Our Patron Junipero Serra
A Franciscan missionary Blessed Junipero Serra is well known as the 18th century founder of a string of California missions. Like Father Serra, the Serrans of today put faith into action. Whether through meetings, vocational programs, or personal involvement in school, parish and diocesan activities, Serrans accept the challenge of fostering vocations and encouraging spiritual growth.
Father Junipero Serra was born Miguel Jose Serra on November 24, 1713 at Petra on the island of Mallorca in Spain. He entered the Franciscan Order when he was sixteen, taking the name Junipero. Serra was a great intellectual who was appointed as a professor of theology and he seemed destined for a lifetime of academic pursuits.
In 1750, in spite of his age and poor health, Serra volunteered to serve in the Franciscan mission in the New World. He arrived in Vera Cruz, Mexico in ill health but insisted on walking from there all the way to Mexico City, some 200 miles away. Along the way, he was bitten by a mosquito and the bite became infected. This injury bothered him for the rest of his life. Father Serra then worked in the Sierra Gorda area of north central Mexico for the next 17 years
When the Franciscans took over the California missions from the Jesuits in 1767, Father Serra was put in charge. In 1769, at the age of 56, he made his first expedition to California with Gaspar de Portola. The decision to create missions in California was political as well as religious. Spain wanted to gain a foothold in California before the Russians pushed southward. Serra traveled with a military expedition, establishing missions in the new territory. On the way to California, Serra’s leg was so sore that he could hardly walk, but he refused to go back to Mexico, saying “Even though I should die on the way, I shall not turn back”.
Serra spent the rest of his life as head of the missions in California, founding nine missions in all including his headquarters at the mission San Carlos de Borromeo in Carmel. Among other accomplishments, he introduced agriculture and irrigation systems and converted the Indians to Christianity. Unfortunately, not all the results of Spanish settlement were good. The Spanish carried diseases that the natives had no immunity to, and because of the resulting deaths the Indian population declined from about 300,000 in 1769 to about 200,000 in 1821.

## Activities:
**1)** Answer these questions from the text on Junipero Serra.
(a) At what age did Serra enter the Franciscan Order?
(b) How far was Mexico City from Vera Cruz?
(c) Which mission served as Serra's headquarters, and where was it located?
**2)** Return everything in the text on Junipero Serra from "Our Patron Junipero" down to "encouraging spiritual growth.", without changes.

## Data section:
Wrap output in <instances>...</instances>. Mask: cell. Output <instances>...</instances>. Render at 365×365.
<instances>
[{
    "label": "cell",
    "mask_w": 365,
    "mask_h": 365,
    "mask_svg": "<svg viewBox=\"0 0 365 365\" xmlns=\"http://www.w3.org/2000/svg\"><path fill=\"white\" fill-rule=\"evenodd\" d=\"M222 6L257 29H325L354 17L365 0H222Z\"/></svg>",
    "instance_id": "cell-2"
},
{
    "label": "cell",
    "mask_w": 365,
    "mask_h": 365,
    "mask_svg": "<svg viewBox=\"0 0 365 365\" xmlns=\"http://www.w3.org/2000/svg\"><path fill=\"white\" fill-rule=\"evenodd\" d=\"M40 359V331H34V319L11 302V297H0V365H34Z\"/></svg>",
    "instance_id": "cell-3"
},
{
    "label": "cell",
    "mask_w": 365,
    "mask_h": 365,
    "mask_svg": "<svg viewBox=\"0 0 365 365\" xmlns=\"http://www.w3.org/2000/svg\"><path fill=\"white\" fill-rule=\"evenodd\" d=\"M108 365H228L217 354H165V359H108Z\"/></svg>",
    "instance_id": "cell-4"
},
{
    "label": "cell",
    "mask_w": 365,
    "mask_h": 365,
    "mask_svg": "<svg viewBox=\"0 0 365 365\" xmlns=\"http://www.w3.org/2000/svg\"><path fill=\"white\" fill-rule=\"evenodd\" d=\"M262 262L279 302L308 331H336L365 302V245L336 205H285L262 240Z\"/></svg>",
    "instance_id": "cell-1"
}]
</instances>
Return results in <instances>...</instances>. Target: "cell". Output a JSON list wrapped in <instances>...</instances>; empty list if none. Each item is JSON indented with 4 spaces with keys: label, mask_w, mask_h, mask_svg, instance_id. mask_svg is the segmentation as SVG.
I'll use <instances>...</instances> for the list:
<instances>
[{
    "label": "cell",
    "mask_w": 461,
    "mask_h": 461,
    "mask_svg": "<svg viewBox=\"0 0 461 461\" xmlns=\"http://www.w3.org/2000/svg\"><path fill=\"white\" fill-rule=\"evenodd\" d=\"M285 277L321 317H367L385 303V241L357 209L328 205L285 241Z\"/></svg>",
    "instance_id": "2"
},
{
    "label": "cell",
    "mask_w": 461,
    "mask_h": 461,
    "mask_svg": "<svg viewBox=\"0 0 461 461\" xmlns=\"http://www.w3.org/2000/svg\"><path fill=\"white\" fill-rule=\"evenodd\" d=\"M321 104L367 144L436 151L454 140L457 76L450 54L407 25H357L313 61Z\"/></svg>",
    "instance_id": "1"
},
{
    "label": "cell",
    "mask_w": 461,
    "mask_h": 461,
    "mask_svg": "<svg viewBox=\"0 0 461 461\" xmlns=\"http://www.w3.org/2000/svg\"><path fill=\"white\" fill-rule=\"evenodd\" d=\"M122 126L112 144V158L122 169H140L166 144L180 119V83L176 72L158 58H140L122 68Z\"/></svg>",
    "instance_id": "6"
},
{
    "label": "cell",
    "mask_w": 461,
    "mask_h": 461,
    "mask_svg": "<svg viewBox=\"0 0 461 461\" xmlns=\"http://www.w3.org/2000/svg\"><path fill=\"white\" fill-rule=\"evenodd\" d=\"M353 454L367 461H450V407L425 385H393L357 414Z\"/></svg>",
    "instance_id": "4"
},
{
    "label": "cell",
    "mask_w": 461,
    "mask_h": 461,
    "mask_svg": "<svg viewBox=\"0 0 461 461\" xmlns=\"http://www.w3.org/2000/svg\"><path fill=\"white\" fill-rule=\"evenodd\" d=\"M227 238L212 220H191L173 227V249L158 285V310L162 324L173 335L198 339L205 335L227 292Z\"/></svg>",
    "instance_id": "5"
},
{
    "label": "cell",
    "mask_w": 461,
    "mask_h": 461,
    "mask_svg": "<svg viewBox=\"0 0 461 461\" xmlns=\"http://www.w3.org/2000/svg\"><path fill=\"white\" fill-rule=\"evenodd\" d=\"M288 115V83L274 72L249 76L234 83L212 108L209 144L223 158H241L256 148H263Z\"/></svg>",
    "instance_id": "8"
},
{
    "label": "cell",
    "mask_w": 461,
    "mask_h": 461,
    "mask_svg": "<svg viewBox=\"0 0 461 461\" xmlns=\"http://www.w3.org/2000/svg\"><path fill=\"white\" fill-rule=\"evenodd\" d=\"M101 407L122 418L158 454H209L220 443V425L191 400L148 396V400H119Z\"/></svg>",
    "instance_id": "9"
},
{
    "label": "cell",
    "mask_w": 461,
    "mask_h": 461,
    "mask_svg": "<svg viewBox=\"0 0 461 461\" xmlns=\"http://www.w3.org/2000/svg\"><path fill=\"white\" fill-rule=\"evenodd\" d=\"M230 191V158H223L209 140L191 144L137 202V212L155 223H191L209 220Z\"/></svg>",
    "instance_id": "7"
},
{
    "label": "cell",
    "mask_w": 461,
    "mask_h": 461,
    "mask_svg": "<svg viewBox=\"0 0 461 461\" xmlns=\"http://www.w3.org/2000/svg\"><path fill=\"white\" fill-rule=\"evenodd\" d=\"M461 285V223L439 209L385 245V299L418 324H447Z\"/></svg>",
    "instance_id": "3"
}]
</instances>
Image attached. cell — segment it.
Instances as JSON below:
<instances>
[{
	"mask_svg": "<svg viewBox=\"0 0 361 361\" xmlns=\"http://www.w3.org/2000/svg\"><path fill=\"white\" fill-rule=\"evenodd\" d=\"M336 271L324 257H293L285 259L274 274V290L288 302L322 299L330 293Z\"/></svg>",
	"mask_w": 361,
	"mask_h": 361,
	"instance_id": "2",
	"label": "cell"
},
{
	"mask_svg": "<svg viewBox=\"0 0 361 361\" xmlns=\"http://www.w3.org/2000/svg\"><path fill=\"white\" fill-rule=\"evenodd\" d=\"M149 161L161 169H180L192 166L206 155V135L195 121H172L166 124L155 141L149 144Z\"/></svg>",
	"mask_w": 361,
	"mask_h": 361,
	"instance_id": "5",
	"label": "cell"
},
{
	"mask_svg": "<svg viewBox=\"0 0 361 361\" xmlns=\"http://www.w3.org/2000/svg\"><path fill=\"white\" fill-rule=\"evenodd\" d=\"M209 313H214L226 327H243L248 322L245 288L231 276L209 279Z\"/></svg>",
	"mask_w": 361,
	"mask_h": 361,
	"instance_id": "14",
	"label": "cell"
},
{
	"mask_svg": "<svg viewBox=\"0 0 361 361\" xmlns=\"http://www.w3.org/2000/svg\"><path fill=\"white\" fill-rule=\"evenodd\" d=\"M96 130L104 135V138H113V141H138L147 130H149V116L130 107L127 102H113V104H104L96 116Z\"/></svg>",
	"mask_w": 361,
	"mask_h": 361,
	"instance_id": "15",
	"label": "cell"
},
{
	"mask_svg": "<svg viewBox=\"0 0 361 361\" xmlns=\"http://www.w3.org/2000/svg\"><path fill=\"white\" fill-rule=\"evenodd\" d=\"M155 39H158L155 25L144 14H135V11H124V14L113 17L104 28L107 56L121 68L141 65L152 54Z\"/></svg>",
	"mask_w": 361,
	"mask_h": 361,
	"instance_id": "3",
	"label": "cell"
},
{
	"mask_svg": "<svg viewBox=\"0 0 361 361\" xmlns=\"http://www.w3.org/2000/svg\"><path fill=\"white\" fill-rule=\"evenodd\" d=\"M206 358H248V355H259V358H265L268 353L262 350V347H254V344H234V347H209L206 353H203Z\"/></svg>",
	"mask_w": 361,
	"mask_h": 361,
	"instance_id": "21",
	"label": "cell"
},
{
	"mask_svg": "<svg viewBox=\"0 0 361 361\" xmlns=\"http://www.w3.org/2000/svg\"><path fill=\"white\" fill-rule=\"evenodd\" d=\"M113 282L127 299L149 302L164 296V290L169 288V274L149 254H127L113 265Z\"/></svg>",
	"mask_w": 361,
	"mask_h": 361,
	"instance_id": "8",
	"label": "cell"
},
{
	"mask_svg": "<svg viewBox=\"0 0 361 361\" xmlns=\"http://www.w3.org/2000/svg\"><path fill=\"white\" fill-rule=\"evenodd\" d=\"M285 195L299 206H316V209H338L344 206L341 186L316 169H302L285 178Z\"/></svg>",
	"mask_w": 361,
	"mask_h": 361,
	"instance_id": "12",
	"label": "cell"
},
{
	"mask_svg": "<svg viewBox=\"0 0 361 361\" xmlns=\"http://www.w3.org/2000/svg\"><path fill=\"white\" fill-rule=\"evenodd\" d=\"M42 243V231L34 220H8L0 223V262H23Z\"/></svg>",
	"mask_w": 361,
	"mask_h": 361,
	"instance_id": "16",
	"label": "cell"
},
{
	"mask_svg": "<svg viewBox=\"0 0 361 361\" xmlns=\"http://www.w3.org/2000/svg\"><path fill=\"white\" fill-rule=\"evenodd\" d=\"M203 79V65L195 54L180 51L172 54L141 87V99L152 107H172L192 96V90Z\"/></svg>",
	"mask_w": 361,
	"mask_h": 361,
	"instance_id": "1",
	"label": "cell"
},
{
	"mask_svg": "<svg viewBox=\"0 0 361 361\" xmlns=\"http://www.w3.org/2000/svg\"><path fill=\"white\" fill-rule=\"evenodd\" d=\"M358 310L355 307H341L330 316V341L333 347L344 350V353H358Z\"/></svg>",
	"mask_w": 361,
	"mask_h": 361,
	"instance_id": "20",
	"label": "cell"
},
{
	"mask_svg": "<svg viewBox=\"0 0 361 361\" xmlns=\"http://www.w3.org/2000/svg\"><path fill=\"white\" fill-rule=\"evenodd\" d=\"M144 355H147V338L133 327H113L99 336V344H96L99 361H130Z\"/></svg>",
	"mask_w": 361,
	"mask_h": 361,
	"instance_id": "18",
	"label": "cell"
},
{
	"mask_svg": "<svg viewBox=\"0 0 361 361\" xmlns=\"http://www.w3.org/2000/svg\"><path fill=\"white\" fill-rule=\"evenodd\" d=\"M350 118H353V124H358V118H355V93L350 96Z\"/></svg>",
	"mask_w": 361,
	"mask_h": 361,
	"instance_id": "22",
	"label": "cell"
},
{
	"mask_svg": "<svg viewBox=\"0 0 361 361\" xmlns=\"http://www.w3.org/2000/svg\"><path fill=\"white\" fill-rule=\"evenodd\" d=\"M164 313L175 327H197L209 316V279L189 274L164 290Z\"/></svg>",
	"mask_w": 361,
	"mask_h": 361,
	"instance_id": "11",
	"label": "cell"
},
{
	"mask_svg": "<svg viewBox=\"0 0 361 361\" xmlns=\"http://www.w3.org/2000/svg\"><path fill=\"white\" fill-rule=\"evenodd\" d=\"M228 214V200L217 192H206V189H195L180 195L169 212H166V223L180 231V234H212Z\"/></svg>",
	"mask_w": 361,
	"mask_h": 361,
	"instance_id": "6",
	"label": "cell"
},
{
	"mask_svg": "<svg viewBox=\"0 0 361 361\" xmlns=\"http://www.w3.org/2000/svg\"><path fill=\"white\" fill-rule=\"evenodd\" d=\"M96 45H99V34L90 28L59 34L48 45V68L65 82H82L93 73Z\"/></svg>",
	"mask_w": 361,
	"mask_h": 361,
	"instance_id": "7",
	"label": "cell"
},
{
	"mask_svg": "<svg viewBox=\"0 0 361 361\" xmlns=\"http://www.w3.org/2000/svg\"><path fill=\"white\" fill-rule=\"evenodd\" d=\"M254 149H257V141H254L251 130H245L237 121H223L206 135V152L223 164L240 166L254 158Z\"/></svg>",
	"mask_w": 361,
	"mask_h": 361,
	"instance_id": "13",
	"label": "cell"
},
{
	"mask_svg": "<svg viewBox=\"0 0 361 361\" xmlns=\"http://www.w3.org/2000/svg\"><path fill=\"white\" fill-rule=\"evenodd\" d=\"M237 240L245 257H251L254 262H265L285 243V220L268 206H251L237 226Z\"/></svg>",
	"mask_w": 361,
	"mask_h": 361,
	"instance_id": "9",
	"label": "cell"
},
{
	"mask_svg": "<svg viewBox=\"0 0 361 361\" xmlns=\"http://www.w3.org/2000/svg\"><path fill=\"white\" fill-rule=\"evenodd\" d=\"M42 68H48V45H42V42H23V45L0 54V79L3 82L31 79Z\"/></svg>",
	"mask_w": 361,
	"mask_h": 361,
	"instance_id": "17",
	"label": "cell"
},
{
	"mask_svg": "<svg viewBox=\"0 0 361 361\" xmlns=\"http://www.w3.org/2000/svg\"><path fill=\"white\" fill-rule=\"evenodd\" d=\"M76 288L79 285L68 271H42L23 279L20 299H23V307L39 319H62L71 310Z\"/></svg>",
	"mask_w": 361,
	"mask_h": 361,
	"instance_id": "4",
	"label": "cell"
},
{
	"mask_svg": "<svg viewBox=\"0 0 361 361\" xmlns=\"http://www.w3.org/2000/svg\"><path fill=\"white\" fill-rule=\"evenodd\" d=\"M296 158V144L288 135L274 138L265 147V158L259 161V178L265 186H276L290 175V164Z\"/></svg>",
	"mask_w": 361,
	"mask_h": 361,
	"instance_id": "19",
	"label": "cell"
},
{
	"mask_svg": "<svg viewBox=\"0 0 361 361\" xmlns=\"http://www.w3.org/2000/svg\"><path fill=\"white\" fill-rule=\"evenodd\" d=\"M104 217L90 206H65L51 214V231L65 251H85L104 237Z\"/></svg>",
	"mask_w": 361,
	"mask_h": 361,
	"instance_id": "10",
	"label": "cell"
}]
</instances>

## Task-by-task results:
**1)**
(a) Sixteen.
(b) Some 200 miles.
(c) San Carlos de Borromeo, in Carmel.

**2)**
Our Patron Junipero Serra
A Franciscan missionary Blessed Junipero Serra is well known as the 18th century founder of a string of California missions. Like Father Serra, the Serrans of today put faith into action. Whether through meetings, vocational programs, or personal involvement in school, parish and diocesan activities, Serrans accept the challenge of fostering vocations and encouraging spiritual growth.